The Judgment also contributes to two lines of international decisions, though in both cases more significantly in what it does not say than in what it does. First, for all the importance attached to the effects of the ICJ's Chagos Advisory Opinion, the Special Chamber chose not to engage in any great detail with the corpus of advisory opinion jurisprudence—save for distinguishing Namibia and Western Sahara on the basis of their unique facts (para. 192), or briefly citing others in support of firmly established principles, such as their non-binding nature (para. 202). Given how much authority the Special Chamber invests in the ICJ's Advisory Opinion, it is curious that it has so little to say about the nature of advisory opinions more generally. Perhaps the Special Chamber was wary of inviting criticism for opining on issues not strictly necessary for the resolution of the discrete dispute. Second, the Judgment contributes to the line of international decisions on absent third parties, again for what it declined to do. Scholars have already started to point to the Judgment as possibly heralding a turn against the Monetary Gold principle, whose invocation was unsuccessful in this case as in many others.Footnote 17
Many commentators characterize the long-running disagreement between Mauritius and the UK as one pertaining to decolonization rather than a bilateral dispute over sovereignty.Footnote 18 The Special Chamber, on the other hand, viewed the decolonization and sovereignty of the Chagos Archipelago as “inseparably related” (para. 198). Taking a step back, one might view the various legal proceedings in three different ways. In the first view, it is a tale pitting David against Goliath, in which a small, underdeveloped state successfully challenged one of the world's most powerful. In the second view, it is way to mark the diminution of a former Great Power. The UK's position has been rejected in nearly every international judicial or political forum in which it was raised, as well as in the court of public opinion. Moreover, the events leading up to the Advisory Opinion are contemporaneous with the United Kingdom losing a judge on the ICJ's bench for the first time in the court's then seventy-one-year history.Footnote 19 A third view, reconciling the two previous, sees the states in parity: the outcome of the dispute confirms the oft-questioned notion of sovereign equality of states under international law.

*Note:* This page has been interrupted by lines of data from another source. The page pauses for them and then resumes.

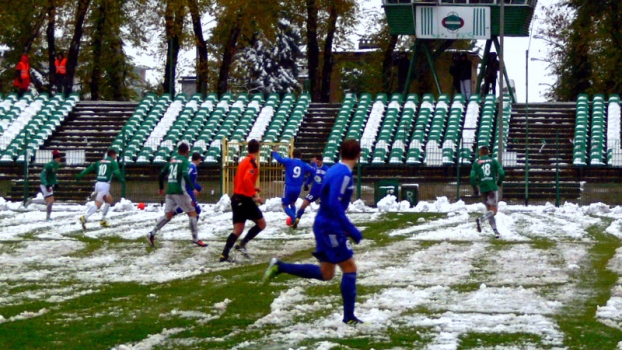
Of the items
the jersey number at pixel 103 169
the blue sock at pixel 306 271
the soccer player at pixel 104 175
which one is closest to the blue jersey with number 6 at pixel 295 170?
the soccer player at pixel 104 175

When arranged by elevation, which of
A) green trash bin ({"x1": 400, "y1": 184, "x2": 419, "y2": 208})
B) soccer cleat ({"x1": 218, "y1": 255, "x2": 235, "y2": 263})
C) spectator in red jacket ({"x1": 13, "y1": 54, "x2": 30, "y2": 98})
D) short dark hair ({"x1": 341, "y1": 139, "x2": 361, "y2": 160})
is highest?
spectator in red jacket ({"x1": 13, "y1": 54, "x2": 30, "y2": 98})

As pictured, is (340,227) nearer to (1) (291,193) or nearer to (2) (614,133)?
(1) (291,193)

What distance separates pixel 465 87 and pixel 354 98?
21.6ft

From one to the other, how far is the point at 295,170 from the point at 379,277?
378 inches

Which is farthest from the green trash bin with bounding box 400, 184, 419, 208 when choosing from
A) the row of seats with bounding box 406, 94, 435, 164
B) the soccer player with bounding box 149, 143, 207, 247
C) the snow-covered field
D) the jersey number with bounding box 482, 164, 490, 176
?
the soccer player with bounding box 149, 143, 207, 247

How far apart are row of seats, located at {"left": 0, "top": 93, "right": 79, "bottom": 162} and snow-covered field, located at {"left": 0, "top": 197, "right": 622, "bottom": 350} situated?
13.0 meters

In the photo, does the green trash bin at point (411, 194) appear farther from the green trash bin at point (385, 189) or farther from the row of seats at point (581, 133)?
the row of seats at point (581, 133)

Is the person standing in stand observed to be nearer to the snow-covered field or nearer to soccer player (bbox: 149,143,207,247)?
the snow-covered field

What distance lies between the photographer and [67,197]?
36.1m

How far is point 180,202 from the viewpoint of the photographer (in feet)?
58.5

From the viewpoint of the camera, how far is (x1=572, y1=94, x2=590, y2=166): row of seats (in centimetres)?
3702

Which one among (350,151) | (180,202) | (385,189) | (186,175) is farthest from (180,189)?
(385,189)

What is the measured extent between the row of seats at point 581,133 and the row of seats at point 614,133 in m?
0.80

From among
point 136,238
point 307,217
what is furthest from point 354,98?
point 136,238
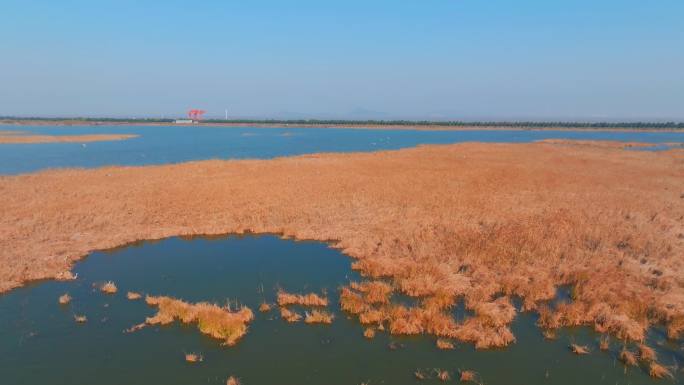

The precepts articulated in the ITLOS Special Chamber Judgment on Preliminary Objections constitute a significant South-South contribution to international law, by which developing countries seek to shape the international legal order to their unique needs and circumstances. The precise maritime boundary between Mauritius and Maldives will be settled in due course, but the Judgment's reasoning will have significantly broader ramifications.